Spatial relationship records
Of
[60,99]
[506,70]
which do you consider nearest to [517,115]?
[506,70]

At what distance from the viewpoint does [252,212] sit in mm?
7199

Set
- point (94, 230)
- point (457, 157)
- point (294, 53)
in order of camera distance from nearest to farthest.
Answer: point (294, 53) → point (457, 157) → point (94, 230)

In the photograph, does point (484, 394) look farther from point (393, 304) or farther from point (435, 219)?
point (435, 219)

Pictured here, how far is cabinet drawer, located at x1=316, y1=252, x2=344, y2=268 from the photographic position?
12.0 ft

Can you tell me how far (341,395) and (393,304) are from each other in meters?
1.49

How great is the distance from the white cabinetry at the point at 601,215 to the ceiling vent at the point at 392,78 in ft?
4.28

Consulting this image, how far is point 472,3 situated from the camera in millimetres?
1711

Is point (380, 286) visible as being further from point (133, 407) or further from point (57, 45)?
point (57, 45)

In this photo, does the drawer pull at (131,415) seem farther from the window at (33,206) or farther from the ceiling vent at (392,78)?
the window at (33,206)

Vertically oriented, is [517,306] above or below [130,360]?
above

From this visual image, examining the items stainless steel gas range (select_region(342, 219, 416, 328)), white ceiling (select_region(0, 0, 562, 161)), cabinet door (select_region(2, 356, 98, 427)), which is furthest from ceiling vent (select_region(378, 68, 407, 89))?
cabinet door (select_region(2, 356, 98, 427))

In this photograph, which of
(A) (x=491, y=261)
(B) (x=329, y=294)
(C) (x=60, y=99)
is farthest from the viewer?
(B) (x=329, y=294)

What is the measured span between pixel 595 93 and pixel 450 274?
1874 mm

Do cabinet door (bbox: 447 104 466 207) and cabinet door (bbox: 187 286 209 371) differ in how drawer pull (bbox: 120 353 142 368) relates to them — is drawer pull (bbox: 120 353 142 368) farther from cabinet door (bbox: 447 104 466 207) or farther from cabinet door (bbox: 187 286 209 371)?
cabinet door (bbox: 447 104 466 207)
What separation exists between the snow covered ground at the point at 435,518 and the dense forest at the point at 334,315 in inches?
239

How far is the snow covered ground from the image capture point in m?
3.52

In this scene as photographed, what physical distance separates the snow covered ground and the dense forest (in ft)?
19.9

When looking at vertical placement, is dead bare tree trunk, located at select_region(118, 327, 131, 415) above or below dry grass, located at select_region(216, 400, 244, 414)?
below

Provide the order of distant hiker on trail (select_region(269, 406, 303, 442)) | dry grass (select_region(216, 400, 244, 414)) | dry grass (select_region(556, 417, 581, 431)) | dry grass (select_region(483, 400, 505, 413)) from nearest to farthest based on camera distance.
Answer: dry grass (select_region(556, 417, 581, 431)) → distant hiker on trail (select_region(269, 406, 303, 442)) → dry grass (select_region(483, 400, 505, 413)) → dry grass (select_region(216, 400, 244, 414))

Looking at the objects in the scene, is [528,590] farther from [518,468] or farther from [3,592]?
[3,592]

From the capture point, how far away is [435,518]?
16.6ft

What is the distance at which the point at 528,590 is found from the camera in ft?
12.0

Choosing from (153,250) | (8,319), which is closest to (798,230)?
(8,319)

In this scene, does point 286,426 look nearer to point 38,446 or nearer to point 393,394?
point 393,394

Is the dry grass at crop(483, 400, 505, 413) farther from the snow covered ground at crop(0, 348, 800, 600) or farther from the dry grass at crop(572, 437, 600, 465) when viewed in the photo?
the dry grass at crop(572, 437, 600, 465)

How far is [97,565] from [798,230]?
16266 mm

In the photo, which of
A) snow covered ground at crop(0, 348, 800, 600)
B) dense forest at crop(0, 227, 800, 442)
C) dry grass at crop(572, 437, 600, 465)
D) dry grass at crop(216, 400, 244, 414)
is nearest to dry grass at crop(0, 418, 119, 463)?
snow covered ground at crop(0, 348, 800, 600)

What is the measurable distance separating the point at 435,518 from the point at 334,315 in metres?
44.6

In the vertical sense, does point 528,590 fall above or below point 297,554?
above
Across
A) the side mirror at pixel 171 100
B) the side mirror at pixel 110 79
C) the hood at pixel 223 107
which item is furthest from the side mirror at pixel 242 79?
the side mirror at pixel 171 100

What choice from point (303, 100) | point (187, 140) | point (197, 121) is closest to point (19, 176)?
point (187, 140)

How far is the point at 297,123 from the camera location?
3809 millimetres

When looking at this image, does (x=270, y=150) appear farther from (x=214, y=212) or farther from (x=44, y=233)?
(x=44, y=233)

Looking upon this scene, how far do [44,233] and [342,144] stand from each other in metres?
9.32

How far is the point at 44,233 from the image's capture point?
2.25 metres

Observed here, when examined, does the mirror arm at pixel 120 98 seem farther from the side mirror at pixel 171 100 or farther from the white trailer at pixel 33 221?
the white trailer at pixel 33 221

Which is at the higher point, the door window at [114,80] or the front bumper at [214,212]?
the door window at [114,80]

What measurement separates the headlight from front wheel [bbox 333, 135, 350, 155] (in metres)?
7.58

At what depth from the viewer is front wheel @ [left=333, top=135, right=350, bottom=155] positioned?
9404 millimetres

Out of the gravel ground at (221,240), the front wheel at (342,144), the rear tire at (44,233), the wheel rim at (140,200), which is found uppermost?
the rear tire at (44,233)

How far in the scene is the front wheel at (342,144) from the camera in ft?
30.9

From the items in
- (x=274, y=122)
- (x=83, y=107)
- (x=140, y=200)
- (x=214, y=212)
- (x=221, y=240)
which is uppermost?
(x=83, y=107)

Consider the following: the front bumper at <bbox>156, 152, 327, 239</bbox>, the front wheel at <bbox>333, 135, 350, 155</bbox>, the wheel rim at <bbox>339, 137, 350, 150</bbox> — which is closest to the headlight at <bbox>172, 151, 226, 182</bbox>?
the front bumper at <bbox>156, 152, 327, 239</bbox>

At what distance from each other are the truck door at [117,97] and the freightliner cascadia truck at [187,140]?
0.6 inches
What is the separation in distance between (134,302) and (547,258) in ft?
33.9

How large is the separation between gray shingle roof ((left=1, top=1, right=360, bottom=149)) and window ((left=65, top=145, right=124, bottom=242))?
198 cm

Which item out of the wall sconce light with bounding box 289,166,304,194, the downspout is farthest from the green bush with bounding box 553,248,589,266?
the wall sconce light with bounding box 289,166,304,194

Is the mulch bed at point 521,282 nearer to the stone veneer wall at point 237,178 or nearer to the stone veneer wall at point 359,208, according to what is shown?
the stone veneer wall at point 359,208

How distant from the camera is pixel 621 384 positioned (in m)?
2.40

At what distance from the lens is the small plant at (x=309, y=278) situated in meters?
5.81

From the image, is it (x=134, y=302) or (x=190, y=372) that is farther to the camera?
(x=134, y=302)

**EXERCISE BRIEF**
Output all of the data above without any alteration.

**SOLUTION TO THIS EXERCISE**
Of
[60,99]
[506,70]
which do you consider nearest to [517,115]?
[506,70]

At what distance from the viewpoint does [252,212] sit in mm?
7199

Set
- point (94, 230)
- point (457, 157)
- point (294, 53)
in order of camera distance from nearest to farthest.
Answer: point (294, 53) → point (457, 157) → point (94, 230)

In the photograph, does point (484, 394) look farther from point (393, 304) or farther from point (435, 219)?
point (435, 219)

Pictured here, how far is cabinet drawer, located at x1=316, y1=252, x2=344, y2=268 from the photographic position?
12.0 ft

Can you tell me how far (341,395) and (393,304) are from each other in meters?
1.49

How great is the distance from the white cabinetry at the point at 601,215 to the ceiling vent at the point at 392,78 in ft?
4.28

Consulting this image, how far is point 472,3 situated from the camera in millimetres?
1711

Is point (380, 286) visible as being further from point (133, 407) or further from point (57, 45)?
point (57, 45)

In this photo, does the drawer pull at (131,415) seem farther from the window at (33,206) or farther from the ceiling vent at (392,78)?
the window at (33,206)

Vertically oriented, is [517,306] above or below [130,360]?
above

From this visual image, examining the items stainless steel gas range (select_region(342, 219, 416, 328)), white ceiling (select_region(0, 0, 562, 161)), cabinet door (select_region(2, 356, 98, 427)), which is furthest from ceiling vent (select_region(378, 68, 407, 89))?
cabinet door (select_region(2, 356, 98, 427))

In this photograph, which of
(A) (x=491, y=261)
(B) (x=329, y=294)
(C) (x=60, y=99)
is farthest from the viewer?
(B) (x=329, y=294)

What is the measured span between pixel 595 93 and pixel 450 274?
1874 mm

Do cabinet door (bbox: 447 104 466 207) and cabinet door (bbox: 187 286 209 371) differ in how drawer pull (bbox: 120 353 142 368) relates to them — is drawer pull (bbox: 120 353 142 368) farther from cabinet door (bbox: 447 104 466 207) or farther from cabinet door (bbox: 187 286 209 371)?
cabinet door (bbox: 447 104 466 207)
What separation exists between the snow covered ground at the point at 435,518 and the dense forest at the point at 334,315 in inches?
239

How far is the snow covered ground from the image capture point in m?
3.52

In this scene as photographed, what physical distance separates the snow covered ground and the dense forest (in ft)?
19.9

When looking at vertical placement, is dead bare tree trunk, located at select_region(118, 327, 131, 415) above or below dry grass, located at select_region(216, 400, 244, 414)?
below

Provide the order of distant hiker on trail (select_region(269, 406, 303, 442)) | dry grass (select_region(216, 400, 244, 414)) | dry grass (select_region(556, 417, 581, 431)) | dry grass (select_region(483, 400, 505, 413)) from nearest to farthest based on camera distance.
Answer: dry grass (select_region(556, 417, 581, 431)) → distant hiker on trail (select_region(269, 406, 303, 442)) → dry grass (select_region(483, 400, 505, 413)) → dry grass (select_region(216, 400, 244, 414))

Looking at the objects in the scene, is [528,590] farther from [518,468] or farther from [3,592]?
[3,592]

From the capture point, how far away is [435,518]?
16.6ft

What is the distance at which the point at 528,590 is found from the camera in ft?
12.0

Choosing from (153,250) | (8,319), which is closest to (798,230)?
(8,319)

In this scene, does point 286,426 look nearer to point 38,446 or nearer to point 393,394?
point 393,394

Is the dry grass at crop(483, 400, 505, 413) farther from the snow covered ground at crop(0, 348, 800, 600) or farther from the dry grass at crop(572, 437, 600, 465) when viewed in the photo?
the dry grass at crop(572, 437, 600, 465)

How far is [97,565] from [798,230]?
16266 mm

In the photo, which of
A) snow covered ground at crop(0, 348, 800, 600)
B) dense forest at crop(0, 227, 800, 442)
C) dry grass at crop(572, 437, 600, 465)
D) dry grass at crop(216, 400, 244, 414)
is nearest to dry grass at crop(0, 418, 119, 463)?
snow covered ground at crop(0, 348, 800, 600)

What is the measurable distance separating the point at 435,518 from the point at 334,315 in metres?
44.6

In the vertical sense, does point 528,590 fall above or below point 297,554?
above
Across
A) the side mirror at pixel 171 100
B) the side mirror at pixel 110 79
C) the hood at pixel 223 107
which item is furthest from the side mirror at pixel 242 79?
the side mirror at pixel 171 100

What choice from point (303, 100) | point (187, 140) | point (197, 121) is closest to point (19, 176)?
point (187, 140)

How far is the point at 297,123 from the camera location?
3809 millimetres

When looking at this image, does (x=270, y=150) appear farther from (x=214, y=212) or farther from (x=44, y=233)?
(x=44, y=233)

Looking upon this scene, how far do [44,233] and [342,144] stand from each other in metres?
9.32

How far is the point at 44,233 from the image's capture point?
2.25 metres

Observed here, when examined, does the mirror arm at pixel 120 98 seem farther from the side mirror at pixel 171 100 or farther from the white trailer at pixel 33 221?
the white trailer at pixel 33 221

Which is at the higher point, the door window at [114,80] or the front bumper at [214,212]?
the door window at [114,80]

What measurement separates the headlight from front wheel [bbox 333, 135, 350, 155] (in metres)?
7.58

At what depth from the viewer is front wheel @ [left=333, top=135, right=350, bottom=155] positioned?
9404 millimetres

Out of the gravel ground at (221,240), the front wheel at (342,144), the rear tire at (44,233), the wheel rim at (140,200), which is found uppermost?
the rear tire at (44,233)

How far in the scene is the front wheel at (342,144) from the camera in ft?
30.9

From the items in
- (x=274, y=122)
- (x=83, y=107)
- (x=140, y=200)
- (x=214, y=212)
- (x=221, y=240)
which is uppermost?
(x=83, y=107)

Consider the following: the front bumper at <bbox>156, 152, 327, 239</bbox>, the front wheel at <bbox>333, 135, 350, 155</bbox>, the wheel rim at <bbox>339, 137, 350, 150</bbox> — which is closest to the headlight at <bbox>172, 151, 226, 182</bbox>?
the front bumper at <bbox>156, 152, 327, 239</bbox>

At what distance from each other are the truck door at [117,97] and the freightliner cascadia truck at [187,140]?
0.6 inches
What is the separation in distance between (134,302) and (547,258) in ft?
33.9

How large is the separation between gray shingle roof ((left=1, top=1, right=360, bottom=149)) and window ((left=65, top=145, right=124, bottom=242))?
198 cm

Which item out of the wall sconce light with bounding box 289,166,304,194, the downspout is farthest from the green bush with bounding box 553,248,589,266?
the wall sconce light with bounding box 289,166,304,194

Is the mulch bed at point 521,282 nearer to the stone veneer wall at point 237,178 or nearer to the stone veneer wall at point 359,208, according to what is shown?
the stone veneer wall at point 359,208

How distant from the camera is pixel 621 384 positioned (in m)?
2.40

At what distance from the lens is the small plant at (x=309, y=278) situated in meters?
5.81

From the image, is it (x=134, y=302) or (x=190, y=372) that is farther to the camera?
(x=134, y=302)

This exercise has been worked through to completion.